Le gusta escribir coloquialmente, quiere sentirse cercano a sus lectores. Sus expresiones favoritas son: “cuentas alegres”, “gatopardismo”, “chabacanería”, “espaldarazo”, “Sí, Chucha”, “sospechosismo”, “marrullero”, “No confundas la gimnasia con la magnesia”, “legaloide” y “pólvora mojada”. Regularmente remata su columna con “Al tiempo” o “No digan que no se los advertí”.
 Cuando le dan la orden o requiere atacar a alguien, es proclive a exigir congruencia. Parece que este recurso tiene mucha aceptación en su auditorio. “¡Congruencia, congruencia, carajo!”, demanda mientras pega en el escritorio donde reposa el micrófono. Y es que el columnista que odia a “El Peje” por lo regular conduce un noticiero radiofónico por la mañana, escribe de lunes a viernes en un periódico de supuesta circulación nacional, modera o participa en una soporífera mesa de análisis por la noche y es el titular de un programa de entrevistas los fines de semana. En todos los espacios repite las mismas ideas, pero necesita actuar diferente, según el medio. En uno presumirá sus buenos modales y en otro se permitirá soltar alguna grosería de vez en cuando porque los productores le pidieron dirigirse a un público más joven.
 Si la técnica de exigir congruencia no aplica al personaje que necesita desacreditar, entonces saca otro recurso que funciona medianamente bien: lo acusa de ser antidemócrata. El columnista que odia a “El Peje” trabaja para medios que se han orinado en la democracia, pero siempre termina por denunciar que tal o cual es un peligro para el sistema democrático, las instituciones, la Constitución o alguna otra pieza sagrada.

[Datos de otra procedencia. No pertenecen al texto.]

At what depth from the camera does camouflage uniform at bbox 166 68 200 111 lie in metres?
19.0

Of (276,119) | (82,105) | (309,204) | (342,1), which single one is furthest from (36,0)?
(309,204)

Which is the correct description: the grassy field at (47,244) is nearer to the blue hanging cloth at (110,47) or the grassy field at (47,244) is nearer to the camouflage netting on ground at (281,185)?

 Cuando el caso es verdaderamente difícil, el columnista que odia a “El Peje” se pone serio, se mete a la página de la Real Academia de la Lengua y busca un concepto. Entonces inicia su texto así: “Según la Real Academia de la Lengua, líder es ‘aquella persona a la que un grupo sigue…’”. Y puede ir más allá, como entrar a un sitio web de frases célebres y valerse de un filósofo griego.

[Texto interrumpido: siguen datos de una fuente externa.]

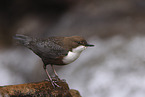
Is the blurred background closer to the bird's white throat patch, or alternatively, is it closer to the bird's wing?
the bird's wing

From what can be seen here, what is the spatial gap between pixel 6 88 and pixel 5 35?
504cm

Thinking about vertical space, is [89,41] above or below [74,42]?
above

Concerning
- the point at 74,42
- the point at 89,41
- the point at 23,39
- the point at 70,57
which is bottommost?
the point at 70,57

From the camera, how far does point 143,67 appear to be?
21.3 ft

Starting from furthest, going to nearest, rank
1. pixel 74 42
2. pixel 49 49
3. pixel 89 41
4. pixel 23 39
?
1. pixel 89 41
2. pixel 23 39
3. pixel 49 49
4. pixel 74 42

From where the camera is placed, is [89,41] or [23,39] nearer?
[23,39]

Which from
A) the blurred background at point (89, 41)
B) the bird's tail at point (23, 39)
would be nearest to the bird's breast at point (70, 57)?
the bird's tail at point (23, 39)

 El columnista que odia a “El Peje” está más obsesionado con los seguidores de AMLO que con AMLO mismo. Goza de provocarlos para después protagonizar escándalos mayúsculos por ser empujado, escupido o manchado. Es entonces y no cuando asesinan a un periodista que en el titular de su noticiero advertirá de los graves riesgos que corre la prensa. Dirá que es inaceptable, que este es el primer paso hacia una violencia descomunal. Machacará la importancia del respeto a la libertad de expresión, mientras los reporteros de su medio siguen rogando ser inscritos en el IMSS.
 Admira a los “políticos responsables”, que no son otros que sus compañeros de la hora feliz. Los que votan siempre como ordena el régimen, quienes lo invitan a sus bodas y le regalan arcones gigantescos en Navidad. Los entrevista con tanta regularidad que terminan siendo comentaristas en sus espacios.
 De presidentes, expresidentes (recientes), los verdaderos hombres de poder o cualquier secretario de Estado nunca hablará mal. Por el contrario, elogiará cada uno de sus movimientos. Cuando protagonicen un escándalo lo llamarán “pequeña crisis”, “supuestas acusaciones”. Y si de plano el personaje es insalvable, usará el eufemismo “polémico” para no hablar más del asunto.
 La mayor preocupación del columnista que odia a “El Peje” es la muerte de su adversario. Está siempre al pendiente de su salud. Sabe que si se va, tal vez nunca vuelva a saborear la adrenalina efímera de sentirse periodista de nuevo. Sí, hay sustitutos menores, cualquier perredista –menos “Los Chuchos”, claro-, un líder charro o algún presidente municipal. Pero ninguno llenaría el vacío de López Obrador. No es su droga. Es el más ansioso de que llegue 2018 para poner su hígado encima del teclado y escribir los mejores textos que su talento pueda concebir.
 Mientras eso pasa, redactará a diario columnas que ni siquiera él quiere leer. Está aburrido, rara vez tiene en mente un tema que le apasione. Mendiga por un chisme entre sus reporteros, que tecleará en la noche y de mala gana. Entonces recuerda el Plan B: dobla su traje de periodista, lo guarda en la puerta de arriba del clóset, saca la gabardina y le pide a su chofer que lo lleve al restaurant Churchill’s de Polanco.
 El columnista que odia a “El Peje” es ya un personaje insustituible de la fauna política nacional. Póngale el nombre que quiera. ¿De quién se acordó?